Je ne connais rien au cinéma... mais j'en parles quand même
Né le 9 avril 1933. Son père, Paul Belmondo (1898-1982) était un célèbre sculpteur, né à Alger mais d'origine sicilienne et piemontaise. Sa mère, Sarah Rainaud-Richard (1901-1994), était artiste peintre. Malgré cet environnement artistique, le jeune Jean-Paul est attiré par le sport : durant son adolescence, il pratique la boxe en amateur.
Atteint d'un début de tuberculose, le jeune homme est envoyé en Auvergne où il découvre le théâtre. A son retour, il s'inscrit aux cours d'art dramatique de Raymond Girard, qui l'aide à préparer le concours du Conservatoire National superieur d'art dramatique. Recalé, Jean-Paul Belmondo est admis en auditeur libre en 1951.
Ce n'est qu'en octobre de l'année suivante qu'il entre au Conservatoire, devenant l'élève de Pierre Dux. Après quatre ans aux côtés de jeunes acteurs ayant pour noms Jean Rochefort, Jean-Pierre Marielle et Bruno Cremer entre autres, il présente un texte de Feydeau en fin d'étude mais le jury ne lui accorde qu'un accésit, malgré l'enthousiasme du public. Jean-Paul Belmondo est alors porté en triomphe par ses condisciples alors que, fidèle à son caractère frondeur, il adresse un bras d'honneur au Jury.

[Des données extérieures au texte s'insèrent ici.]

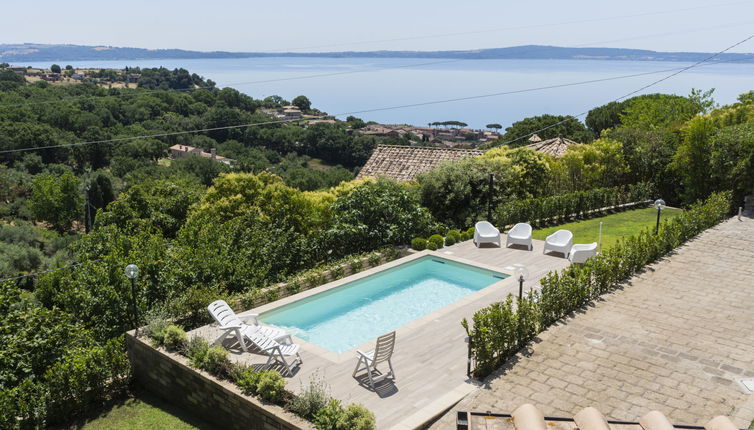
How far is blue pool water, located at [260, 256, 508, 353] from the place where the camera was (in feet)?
35.6

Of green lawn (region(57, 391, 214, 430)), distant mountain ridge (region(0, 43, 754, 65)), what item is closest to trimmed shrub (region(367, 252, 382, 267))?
green lawn (region(57, 391, 214, 430))

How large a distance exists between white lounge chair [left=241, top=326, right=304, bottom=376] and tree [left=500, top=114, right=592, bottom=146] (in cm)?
3655

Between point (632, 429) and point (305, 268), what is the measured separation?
10.4 m

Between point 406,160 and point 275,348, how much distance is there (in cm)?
2039

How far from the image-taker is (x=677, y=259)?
13875 mm

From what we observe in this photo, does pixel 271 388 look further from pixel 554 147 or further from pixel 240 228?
pixel 554 147

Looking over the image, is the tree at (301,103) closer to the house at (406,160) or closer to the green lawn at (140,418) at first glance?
the house at (406,160)

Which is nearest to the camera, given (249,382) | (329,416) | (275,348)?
(329,416)

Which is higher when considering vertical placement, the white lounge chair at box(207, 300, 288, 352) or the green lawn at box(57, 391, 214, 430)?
the white lounge chair at box(207, 300, 288, 352)

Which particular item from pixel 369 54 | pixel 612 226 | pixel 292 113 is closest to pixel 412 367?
pixel 612 226

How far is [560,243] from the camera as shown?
1511 cm

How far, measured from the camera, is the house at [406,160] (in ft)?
87.9

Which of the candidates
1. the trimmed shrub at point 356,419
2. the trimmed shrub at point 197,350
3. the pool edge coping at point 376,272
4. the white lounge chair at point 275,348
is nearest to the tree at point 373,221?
the pool edge coping at point 376,272

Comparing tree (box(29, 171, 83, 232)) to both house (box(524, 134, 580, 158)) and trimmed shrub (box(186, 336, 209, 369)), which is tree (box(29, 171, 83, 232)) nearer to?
house (box(524, 134, 580, 158))
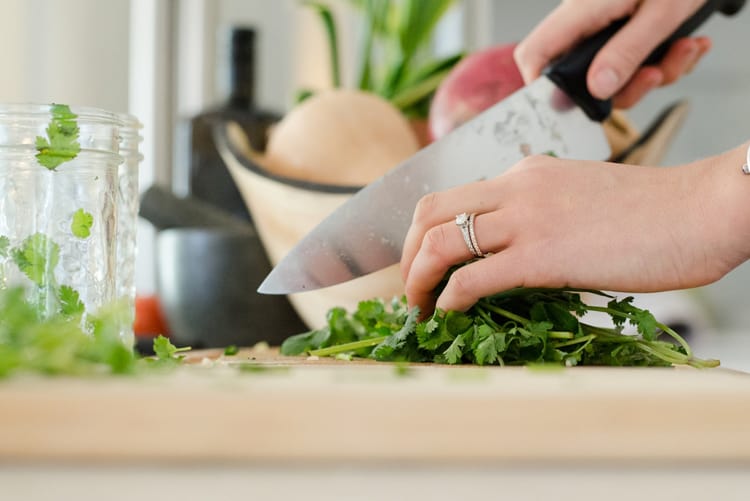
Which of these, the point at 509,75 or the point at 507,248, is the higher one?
the point at 509,75

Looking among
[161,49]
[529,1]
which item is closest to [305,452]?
[161,49]

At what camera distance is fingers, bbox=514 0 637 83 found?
1096 mm

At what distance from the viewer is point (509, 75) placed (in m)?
1.31

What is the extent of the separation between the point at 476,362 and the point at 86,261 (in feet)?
1.16

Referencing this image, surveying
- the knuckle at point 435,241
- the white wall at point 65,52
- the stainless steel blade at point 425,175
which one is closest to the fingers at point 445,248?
the knuckle at point 435,241

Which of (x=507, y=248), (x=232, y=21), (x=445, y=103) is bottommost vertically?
(x=507, y=248)

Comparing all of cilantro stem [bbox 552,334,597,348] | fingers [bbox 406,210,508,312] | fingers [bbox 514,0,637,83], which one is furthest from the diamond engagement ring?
fingers [bbox 514,0,637,83]

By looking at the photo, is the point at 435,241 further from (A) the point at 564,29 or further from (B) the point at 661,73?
(B) the point at 661,73

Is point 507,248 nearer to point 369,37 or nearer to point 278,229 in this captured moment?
point 278,229

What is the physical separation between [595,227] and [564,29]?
0.43 metres

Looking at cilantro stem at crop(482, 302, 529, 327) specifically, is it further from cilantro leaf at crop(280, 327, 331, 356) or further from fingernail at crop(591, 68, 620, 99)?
fingernail at crop(591, 68, 620, 99)

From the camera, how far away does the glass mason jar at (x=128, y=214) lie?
0.86 metres

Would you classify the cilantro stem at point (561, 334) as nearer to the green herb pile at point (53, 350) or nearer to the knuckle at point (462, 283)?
the knuckle at point (462, 283)

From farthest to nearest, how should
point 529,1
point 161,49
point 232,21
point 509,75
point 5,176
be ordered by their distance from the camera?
point 529,1, point 232,21, point 161,49, point 509,75, point 5,176
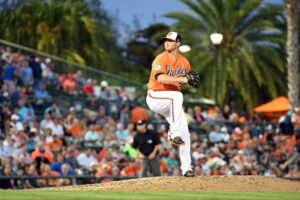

Il débute sur les planches, sous le nom de Jean-Paul Belmond. Son tout premier film, Les Copains du dimanche, tourné en 1956, ne sortira qu'en 1967 faute de distributeur. Le jeune comédien retrouve les planches pour des oeuvres de George Bernard Shaw et de Feydeau. Puis ce sont ses vrais débuts au cinéma avec Sois belle et tais-toi de Marc Allégret en 1958 où il rencontre un autre acteur en devenir, Alain Delon.
Belmondo apparaît dans Les Tricheurs de Marcel Carné, puis retrouve Marc Allégret pour Un drôle de dimanche où il partage l'affiche avec Bourvil et Danièle Darieux. Un jeune critique aux "Cahiers du Cinéma" descend le film en flamme, mais repère le jeune acteur, qu'il fait tourner dans un court métrage : Charlotte et son jules. Ce futur réalisateur se nomme Jean-Luc Godard.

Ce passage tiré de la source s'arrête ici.